■ **REQUIREMENT**
Set down, word for word, the stretch of the data from the line containing "Is the point at 41,98, as" through the line containing "32.6 meters", including both of those lines.

■ **EXTRACTED ENTRIES**
---
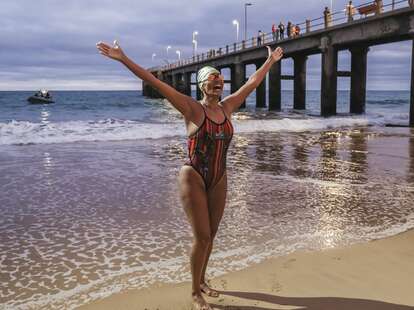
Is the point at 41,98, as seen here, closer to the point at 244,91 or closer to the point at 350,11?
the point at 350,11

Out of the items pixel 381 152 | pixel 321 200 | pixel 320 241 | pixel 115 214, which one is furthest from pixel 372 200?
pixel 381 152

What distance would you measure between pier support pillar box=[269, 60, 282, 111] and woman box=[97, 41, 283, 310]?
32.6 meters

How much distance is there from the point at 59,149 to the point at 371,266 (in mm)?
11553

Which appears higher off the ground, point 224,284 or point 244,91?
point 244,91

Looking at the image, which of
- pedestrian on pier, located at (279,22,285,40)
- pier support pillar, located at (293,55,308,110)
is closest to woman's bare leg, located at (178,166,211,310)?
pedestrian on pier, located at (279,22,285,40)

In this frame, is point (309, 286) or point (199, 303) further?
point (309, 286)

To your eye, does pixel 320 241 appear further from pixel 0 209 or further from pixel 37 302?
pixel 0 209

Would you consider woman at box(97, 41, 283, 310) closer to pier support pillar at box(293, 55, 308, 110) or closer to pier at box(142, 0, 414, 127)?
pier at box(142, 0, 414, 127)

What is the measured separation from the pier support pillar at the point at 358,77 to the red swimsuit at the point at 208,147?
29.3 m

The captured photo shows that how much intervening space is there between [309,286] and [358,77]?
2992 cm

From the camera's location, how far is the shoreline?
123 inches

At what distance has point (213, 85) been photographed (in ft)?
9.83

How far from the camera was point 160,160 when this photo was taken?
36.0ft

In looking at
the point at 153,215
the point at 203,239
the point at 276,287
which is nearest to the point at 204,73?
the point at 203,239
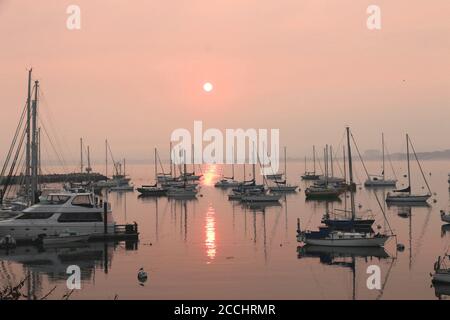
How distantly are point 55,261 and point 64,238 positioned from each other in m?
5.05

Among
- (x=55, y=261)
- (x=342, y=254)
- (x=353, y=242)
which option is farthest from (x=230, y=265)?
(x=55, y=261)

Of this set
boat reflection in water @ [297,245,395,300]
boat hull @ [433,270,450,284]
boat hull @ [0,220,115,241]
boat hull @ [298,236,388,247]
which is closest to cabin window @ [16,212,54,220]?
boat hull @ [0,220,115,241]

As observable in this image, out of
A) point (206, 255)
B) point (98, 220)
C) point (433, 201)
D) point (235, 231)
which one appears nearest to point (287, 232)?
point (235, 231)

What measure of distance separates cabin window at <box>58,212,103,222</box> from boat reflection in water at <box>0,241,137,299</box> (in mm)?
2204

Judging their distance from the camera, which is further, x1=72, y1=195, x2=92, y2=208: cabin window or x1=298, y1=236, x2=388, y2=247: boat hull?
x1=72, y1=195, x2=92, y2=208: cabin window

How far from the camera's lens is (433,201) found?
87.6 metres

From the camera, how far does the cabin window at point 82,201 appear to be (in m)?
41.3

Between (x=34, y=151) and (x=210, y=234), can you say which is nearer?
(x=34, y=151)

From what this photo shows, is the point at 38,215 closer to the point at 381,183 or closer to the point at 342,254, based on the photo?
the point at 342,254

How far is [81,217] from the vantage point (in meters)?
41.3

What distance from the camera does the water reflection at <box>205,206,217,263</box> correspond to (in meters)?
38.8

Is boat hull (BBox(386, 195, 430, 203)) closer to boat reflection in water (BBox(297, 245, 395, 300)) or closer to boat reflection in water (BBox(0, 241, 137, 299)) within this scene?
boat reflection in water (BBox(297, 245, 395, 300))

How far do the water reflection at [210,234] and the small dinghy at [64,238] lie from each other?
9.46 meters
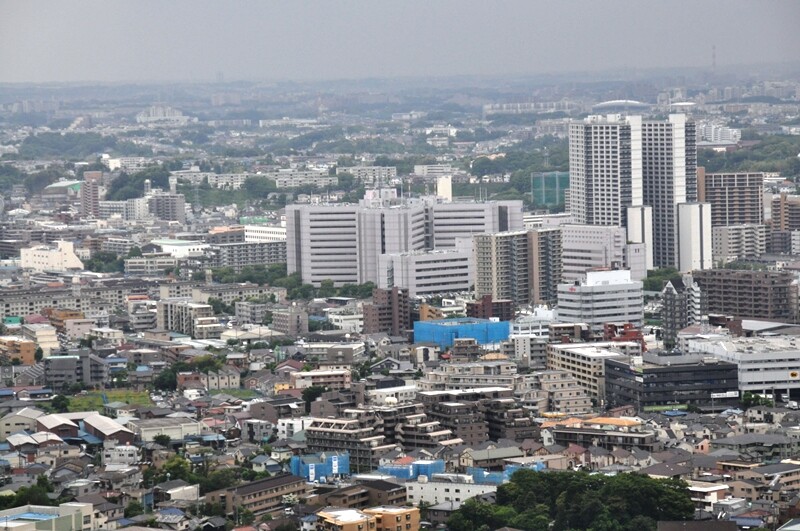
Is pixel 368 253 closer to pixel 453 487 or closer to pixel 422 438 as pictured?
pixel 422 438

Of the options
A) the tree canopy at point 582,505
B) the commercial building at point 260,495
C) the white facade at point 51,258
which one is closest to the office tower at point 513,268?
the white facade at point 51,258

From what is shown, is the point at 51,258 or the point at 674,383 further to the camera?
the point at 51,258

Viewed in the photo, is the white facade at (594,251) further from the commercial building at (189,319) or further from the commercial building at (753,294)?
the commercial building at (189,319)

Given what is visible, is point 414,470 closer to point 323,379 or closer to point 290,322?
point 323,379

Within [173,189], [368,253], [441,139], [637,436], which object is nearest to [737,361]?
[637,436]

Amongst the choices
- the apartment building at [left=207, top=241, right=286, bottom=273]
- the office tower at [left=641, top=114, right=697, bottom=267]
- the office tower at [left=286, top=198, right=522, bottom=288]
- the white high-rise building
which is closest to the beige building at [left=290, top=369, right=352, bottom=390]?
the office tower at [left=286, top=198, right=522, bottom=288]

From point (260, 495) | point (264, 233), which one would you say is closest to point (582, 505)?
---
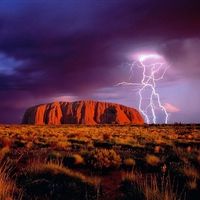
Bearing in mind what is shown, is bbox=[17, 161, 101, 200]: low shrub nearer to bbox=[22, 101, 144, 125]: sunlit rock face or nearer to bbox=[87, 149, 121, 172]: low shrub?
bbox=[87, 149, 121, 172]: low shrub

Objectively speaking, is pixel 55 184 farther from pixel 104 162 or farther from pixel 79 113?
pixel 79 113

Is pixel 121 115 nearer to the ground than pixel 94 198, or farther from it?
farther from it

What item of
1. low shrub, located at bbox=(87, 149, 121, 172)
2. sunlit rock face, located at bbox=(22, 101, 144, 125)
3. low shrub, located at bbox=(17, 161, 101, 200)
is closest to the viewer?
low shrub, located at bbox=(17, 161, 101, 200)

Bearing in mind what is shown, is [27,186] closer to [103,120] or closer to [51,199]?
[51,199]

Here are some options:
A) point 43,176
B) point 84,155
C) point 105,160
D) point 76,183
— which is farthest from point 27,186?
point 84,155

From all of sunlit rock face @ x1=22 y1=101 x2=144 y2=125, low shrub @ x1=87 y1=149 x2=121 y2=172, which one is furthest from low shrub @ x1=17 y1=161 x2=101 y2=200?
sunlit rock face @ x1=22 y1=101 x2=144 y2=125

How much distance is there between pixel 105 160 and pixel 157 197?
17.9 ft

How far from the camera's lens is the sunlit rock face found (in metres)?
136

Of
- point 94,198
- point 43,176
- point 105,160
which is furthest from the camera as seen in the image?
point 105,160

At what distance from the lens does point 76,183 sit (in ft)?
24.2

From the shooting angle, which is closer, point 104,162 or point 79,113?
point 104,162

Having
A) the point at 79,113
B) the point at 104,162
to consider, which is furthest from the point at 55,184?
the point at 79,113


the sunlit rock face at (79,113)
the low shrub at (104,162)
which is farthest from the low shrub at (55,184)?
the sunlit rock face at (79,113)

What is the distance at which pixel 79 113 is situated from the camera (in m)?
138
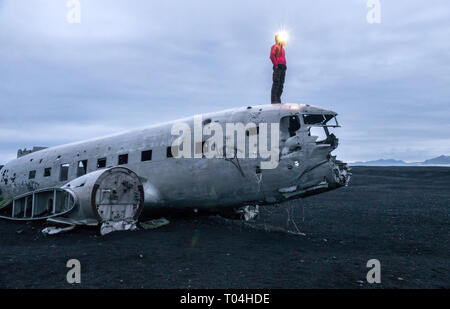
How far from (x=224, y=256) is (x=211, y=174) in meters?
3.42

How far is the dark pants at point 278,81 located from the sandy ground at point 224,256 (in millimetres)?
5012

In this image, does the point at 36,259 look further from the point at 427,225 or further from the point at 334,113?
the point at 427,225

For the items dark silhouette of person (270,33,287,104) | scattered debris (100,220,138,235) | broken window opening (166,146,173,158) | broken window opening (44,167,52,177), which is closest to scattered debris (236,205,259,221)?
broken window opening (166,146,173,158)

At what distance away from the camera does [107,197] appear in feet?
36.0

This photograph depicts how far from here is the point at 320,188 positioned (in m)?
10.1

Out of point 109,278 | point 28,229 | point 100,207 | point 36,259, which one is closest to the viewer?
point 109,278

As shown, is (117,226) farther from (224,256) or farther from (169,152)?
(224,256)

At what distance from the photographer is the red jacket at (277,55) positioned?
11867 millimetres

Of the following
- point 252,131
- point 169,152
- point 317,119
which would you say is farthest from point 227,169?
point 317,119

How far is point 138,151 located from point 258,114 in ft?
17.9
---
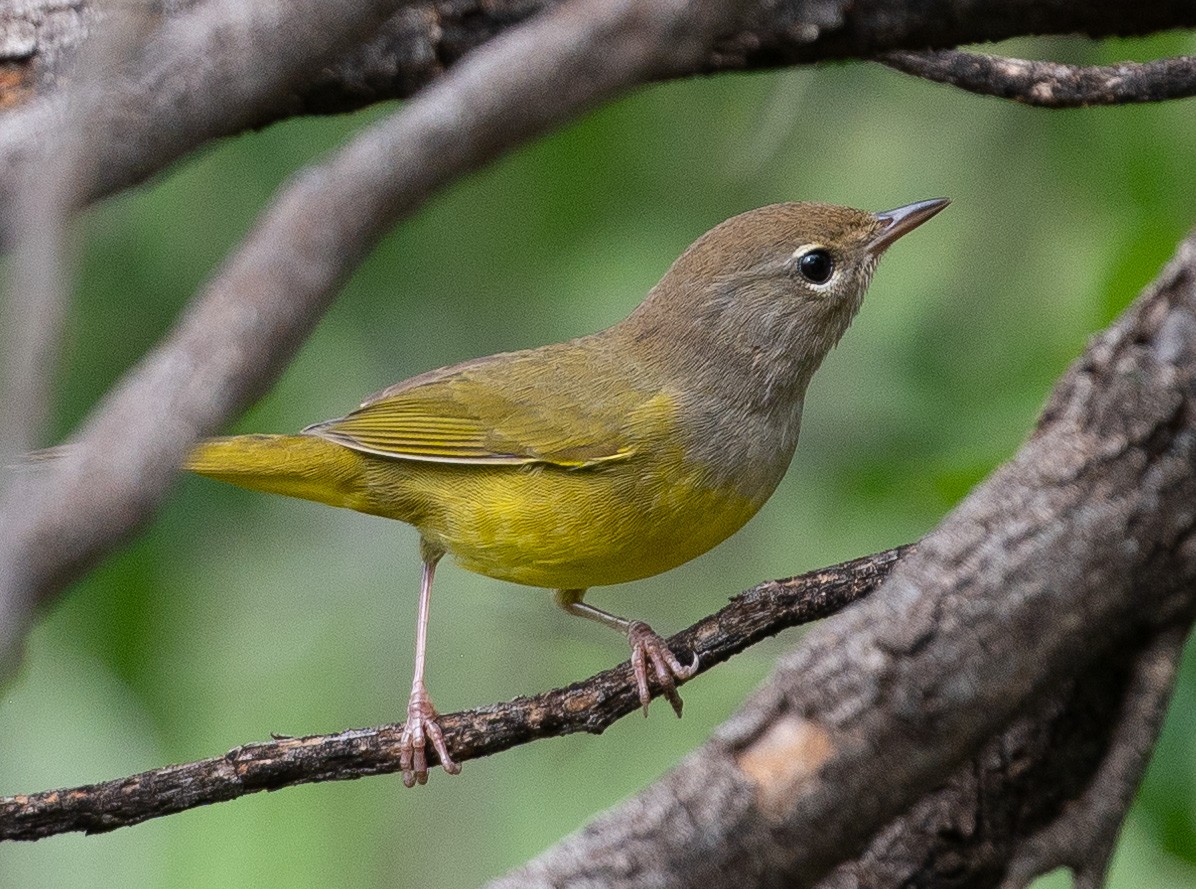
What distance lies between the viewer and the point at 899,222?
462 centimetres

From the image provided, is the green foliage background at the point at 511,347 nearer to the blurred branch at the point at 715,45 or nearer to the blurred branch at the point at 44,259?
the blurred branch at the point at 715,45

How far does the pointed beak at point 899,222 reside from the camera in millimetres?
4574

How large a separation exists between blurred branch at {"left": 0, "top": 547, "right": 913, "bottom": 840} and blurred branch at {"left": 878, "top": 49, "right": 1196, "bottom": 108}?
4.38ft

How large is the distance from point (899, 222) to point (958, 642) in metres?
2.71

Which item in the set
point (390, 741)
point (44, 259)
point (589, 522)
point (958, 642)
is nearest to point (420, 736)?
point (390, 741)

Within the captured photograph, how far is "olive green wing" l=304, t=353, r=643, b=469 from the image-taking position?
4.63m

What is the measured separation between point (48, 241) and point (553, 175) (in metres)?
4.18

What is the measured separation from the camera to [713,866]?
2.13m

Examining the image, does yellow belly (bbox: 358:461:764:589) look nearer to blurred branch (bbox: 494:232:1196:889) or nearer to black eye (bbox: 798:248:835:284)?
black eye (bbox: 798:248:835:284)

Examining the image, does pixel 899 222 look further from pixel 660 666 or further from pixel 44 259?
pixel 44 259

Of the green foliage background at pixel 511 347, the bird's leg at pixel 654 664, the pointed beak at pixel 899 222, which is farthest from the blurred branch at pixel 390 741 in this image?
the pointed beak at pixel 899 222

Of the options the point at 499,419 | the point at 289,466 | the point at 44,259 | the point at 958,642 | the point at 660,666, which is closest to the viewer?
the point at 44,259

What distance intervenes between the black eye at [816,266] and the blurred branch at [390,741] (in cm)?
---
■ **TASK RESULT**
Is the point at 41,98, as seen here, closer to the point at 244,91 or closer to the point at 350,11?
the point at 350,11

Out of the items pixel 381 152 | pixel 321 200 | pixel 320 241 | pixel 115 214, which one is furthest from pixel 372 200?
pixel 381 152

What distance would you measure between pier support pillar box=[269, 60, 282, 111] and woman box=[97, 41, 283, 310]?
32.6 meters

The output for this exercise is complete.